Next, set the Labels to be used in the Notification policy. In the current Lagoon 3 / Grafana Alerting screen, Labels are set in the [Custom Labels] section under [Notifications].

  1. Scroll down to the [Notifications] section.
  2. Enter notify_every_eval in [Labels] under [Custom Labels].
  3. Enter true as the value.
  4. Review the contents of the Alert rule and click [Save].

Screen to set notify_every_eval=true in Alert rule Custom Labels

notify_every_eval=true serves as a marker to route alerts that you want to re-notify upon every evaluation to the Notification policy.

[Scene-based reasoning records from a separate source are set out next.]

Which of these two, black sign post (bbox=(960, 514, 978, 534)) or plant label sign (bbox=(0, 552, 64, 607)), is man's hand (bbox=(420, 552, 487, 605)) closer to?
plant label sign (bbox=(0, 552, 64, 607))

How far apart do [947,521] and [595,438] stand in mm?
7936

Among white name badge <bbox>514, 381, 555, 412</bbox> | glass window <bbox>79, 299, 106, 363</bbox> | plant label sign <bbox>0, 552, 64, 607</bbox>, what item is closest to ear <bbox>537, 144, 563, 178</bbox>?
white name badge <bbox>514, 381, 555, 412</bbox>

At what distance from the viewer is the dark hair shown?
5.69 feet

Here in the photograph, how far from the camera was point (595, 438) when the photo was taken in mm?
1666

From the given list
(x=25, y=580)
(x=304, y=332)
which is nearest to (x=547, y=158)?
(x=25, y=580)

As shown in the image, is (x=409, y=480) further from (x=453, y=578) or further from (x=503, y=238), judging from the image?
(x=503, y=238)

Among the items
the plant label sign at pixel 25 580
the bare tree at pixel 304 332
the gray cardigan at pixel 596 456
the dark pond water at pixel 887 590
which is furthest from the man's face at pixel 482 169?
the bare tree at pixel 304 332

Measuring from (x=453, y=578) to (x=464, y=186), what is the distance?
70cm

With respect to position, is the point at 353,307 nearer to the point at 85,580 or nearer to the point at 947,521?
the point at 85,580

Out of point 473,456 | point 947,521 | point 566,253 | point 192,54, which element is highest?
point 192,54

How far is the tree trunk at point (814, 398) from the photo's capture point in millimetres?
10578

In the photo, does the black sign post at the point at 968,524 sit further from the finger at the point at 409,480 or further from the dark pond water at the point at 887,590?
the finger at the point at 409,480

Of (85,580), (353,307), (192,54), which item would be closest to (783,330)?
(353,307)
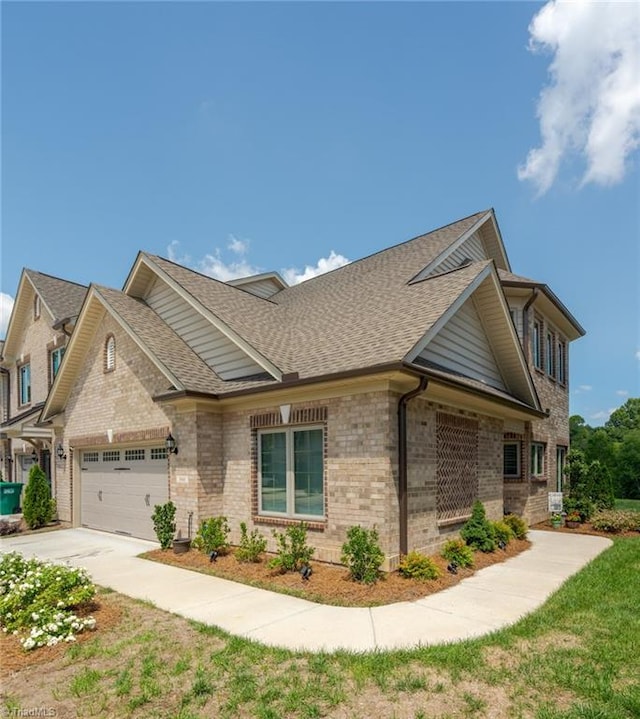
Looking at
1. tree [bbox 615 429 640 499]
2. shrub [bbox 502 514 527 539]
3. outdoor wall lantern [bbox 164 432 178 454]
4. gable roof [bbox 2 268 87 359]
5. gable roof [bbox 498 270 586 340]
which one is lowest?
tree [bbox 615 429 640 499]

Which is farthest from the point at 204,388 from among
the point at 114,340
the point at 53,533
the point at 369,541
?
the point at 53,533

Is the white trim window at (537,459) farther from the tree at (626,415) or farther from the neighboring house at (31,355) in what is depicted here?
the tree at (626,415)

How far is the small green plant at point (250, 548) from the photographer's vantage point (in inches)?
349

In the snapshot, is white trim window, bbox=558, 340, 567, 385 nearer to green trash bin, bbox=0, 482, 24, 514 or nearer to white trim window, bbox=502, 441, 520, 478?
white trim window, bbox=502, 441, 520, 478

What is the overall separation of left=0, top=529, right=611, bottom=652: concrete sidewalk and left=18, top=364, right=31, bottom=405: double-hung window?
44.0 feet

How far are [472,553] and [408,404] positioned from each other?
3049 mm

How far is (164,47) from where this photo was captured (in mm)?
10945

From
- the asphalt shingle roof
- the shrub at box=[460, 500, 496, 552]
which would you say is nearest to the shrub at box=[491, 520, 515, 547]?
the shrub at box=[460, 500, 496, 552]

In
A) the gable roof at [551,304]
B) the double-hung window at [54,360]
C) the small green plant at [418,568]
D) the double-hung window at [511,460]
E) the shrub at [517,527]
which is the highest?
the gable roof at [551,304]

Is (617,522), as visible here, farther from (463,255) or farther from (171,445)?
(171,445)

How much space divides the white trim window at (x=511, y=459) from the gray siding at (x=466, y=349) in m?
2.69

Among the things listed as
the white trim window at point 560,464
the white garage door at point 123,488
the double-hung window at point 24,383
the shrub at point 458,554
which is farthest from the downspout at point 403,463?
the double-hung window at point 24,383

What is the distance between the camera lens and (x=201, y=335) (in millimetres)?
11625

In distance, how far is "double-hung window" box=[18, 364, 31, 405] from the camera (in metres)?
21.1
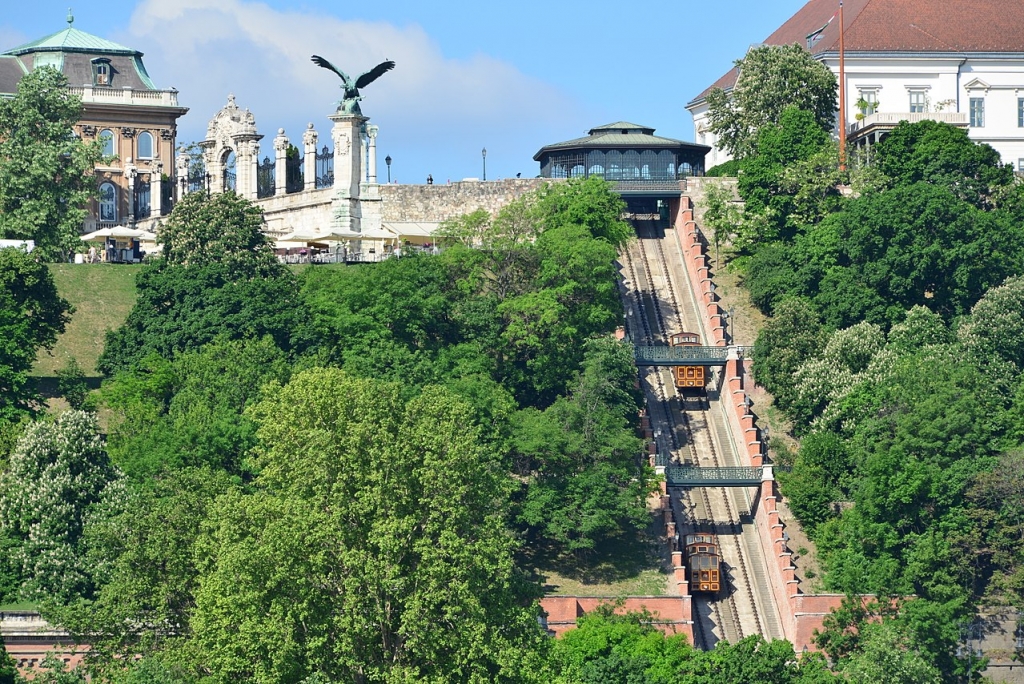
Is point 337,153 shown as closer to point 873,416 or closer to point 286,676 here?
point 873,416

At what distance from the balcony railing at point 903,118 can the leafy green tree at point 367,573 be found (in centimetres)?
5489

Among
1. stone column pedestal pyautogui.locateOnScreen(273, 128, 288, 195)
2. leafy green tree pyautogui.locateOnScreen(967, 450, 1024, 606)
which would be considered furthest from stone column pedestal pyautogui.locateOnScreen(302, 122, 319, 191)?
leafy green tree pyautogui.locateOnScreen(967, 450, 1024, 606)

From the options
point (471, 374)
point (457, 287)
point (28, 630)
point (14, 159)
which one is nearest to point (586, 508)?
point (471, 374)

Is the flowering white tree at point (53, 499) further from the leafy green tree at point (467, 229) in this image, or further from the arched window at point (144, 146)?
the arched window at point (144, 146)

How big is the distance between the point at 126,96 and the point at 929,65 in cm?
4102

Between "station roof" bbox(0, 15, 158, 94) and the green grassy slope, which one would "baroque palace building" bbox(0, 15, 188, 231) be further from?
the green grassy slope

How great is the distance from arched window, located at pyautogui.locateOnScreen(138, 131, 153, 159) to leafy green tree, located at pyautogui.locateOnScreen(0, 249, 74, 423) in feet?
119

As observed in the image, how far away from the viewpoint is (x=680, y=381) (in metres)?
106

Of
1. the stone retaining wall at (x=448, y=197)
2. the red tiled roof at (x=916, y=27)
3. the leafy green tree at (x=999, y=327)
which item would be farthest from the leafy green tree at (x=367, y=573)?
the red tiled roof at (x=916, y=27)

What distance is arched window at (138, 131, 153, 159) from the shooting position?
A: 140m

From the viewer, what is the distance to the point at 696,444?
10388cm

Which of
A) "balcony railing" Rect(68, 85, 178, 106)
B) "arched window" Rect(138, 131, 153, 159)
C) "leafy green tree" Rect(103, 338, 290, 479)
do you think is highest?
"balcony railing" Rect(68, 85, 178, 106)

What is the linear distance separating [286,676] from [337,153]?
4817cm

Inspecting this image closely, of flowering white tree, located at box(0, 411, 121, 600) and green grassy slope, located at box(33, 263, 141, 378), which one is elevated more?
green grassy slope, located at box(33, 263, 141, 378)
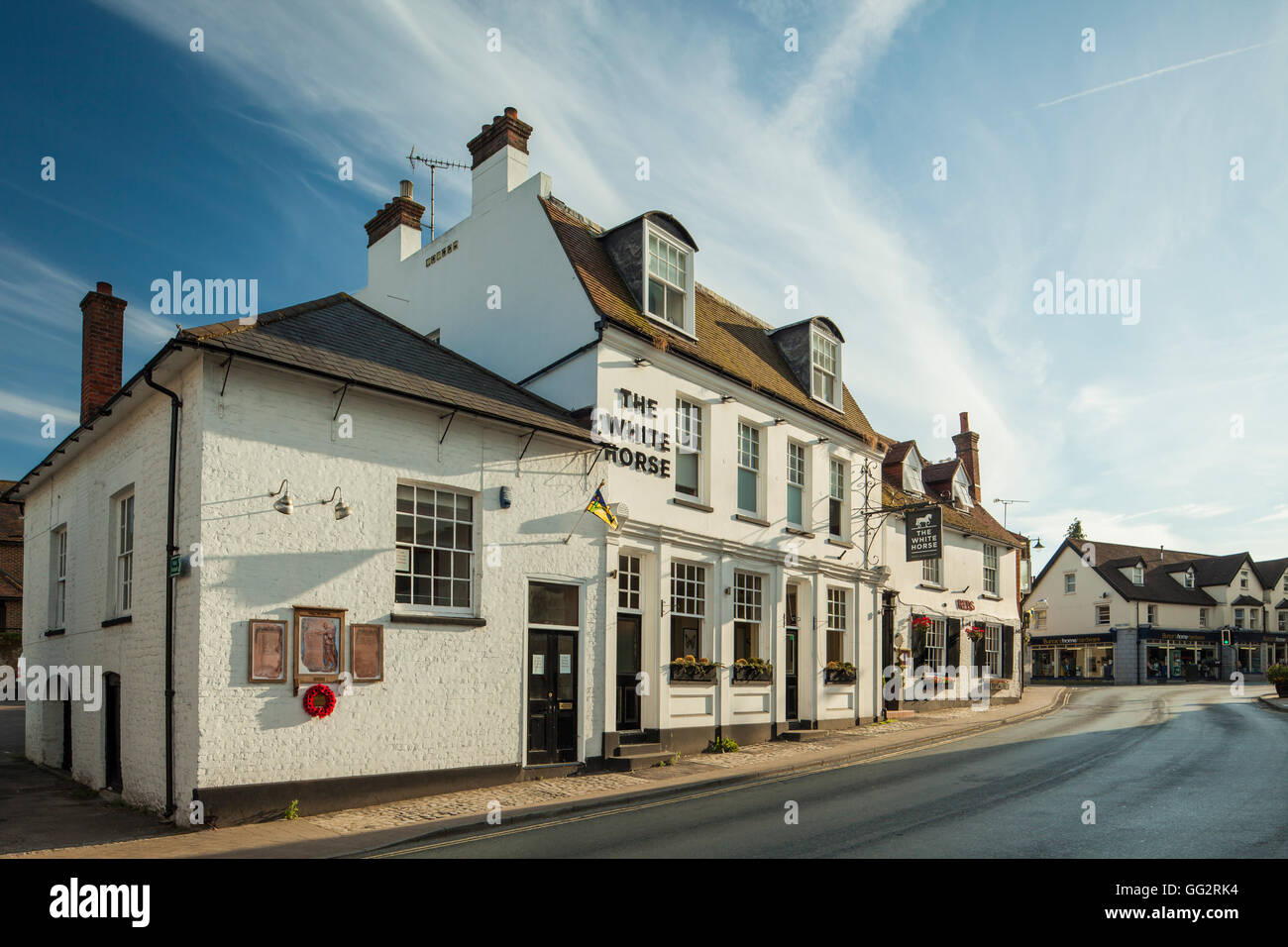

The Label itself does not send notifications.

Step 5: Create a Notification policy for re-notification upon every evaluation

Finally, create a Notification policy that links the Alert rule Label with the Email Contact point. Here, add a policy under Specific routing rather than using the Root policy. If [New policy] or editing operations are not displayed on the screen, please check the roles of your Lagoon user as you did with the Contact point.

  1. Open [Alerting] from the left menu.
  2. Click [Notification policies].
  3. Click [New policy].
  4. Click [Add matcher] under [Matching labels].
  5. Enter notify_every_eval in [Label].
  6. Select = for [Operator].
  7. Enter true in [Value].
  8. Select Mail-repeat-5m (created in Step 1) in [Contact point].
  9. Unless there is a clear reason to evaluate other sibling policies, keep [Continue matching subsequent sibling nodes] turned off.

In the following screenshot, the existing dummy_email_will_not_send is selected for screen reproduction. In actual operation, please select the Email Contact point you created in Step 1.

Screen to set Matching labels and Contact point for Notification policy

Next, override the Timing options.

  1. Turn on [Override general timings].
  2. Set [Group wait] to 1s.
  3. Set [Group interval] to 5m.
  4. Set [Repeat interval] to 5m.
  5. Click [Save policy] or [Save].

Screen to set Override general timings for Notification policy

By using Specific routing, you can apply re-notification settings tailored to the evaluation interval only for alerts with notify_every_eval=true. Shortening the timing of the Root policy might cause other alerts to be re-notified at short intervals as well, so it is easier to manage by separating them into Specific routing when the target alerts are limited.

Reference:

Step 6: Verify operation

Evaluation begins once the Alert rule is saved. When the condition is met, the firing Alert is displayed in the Alert group, and notification is sent to the Contact point that matches the Notification policy condition.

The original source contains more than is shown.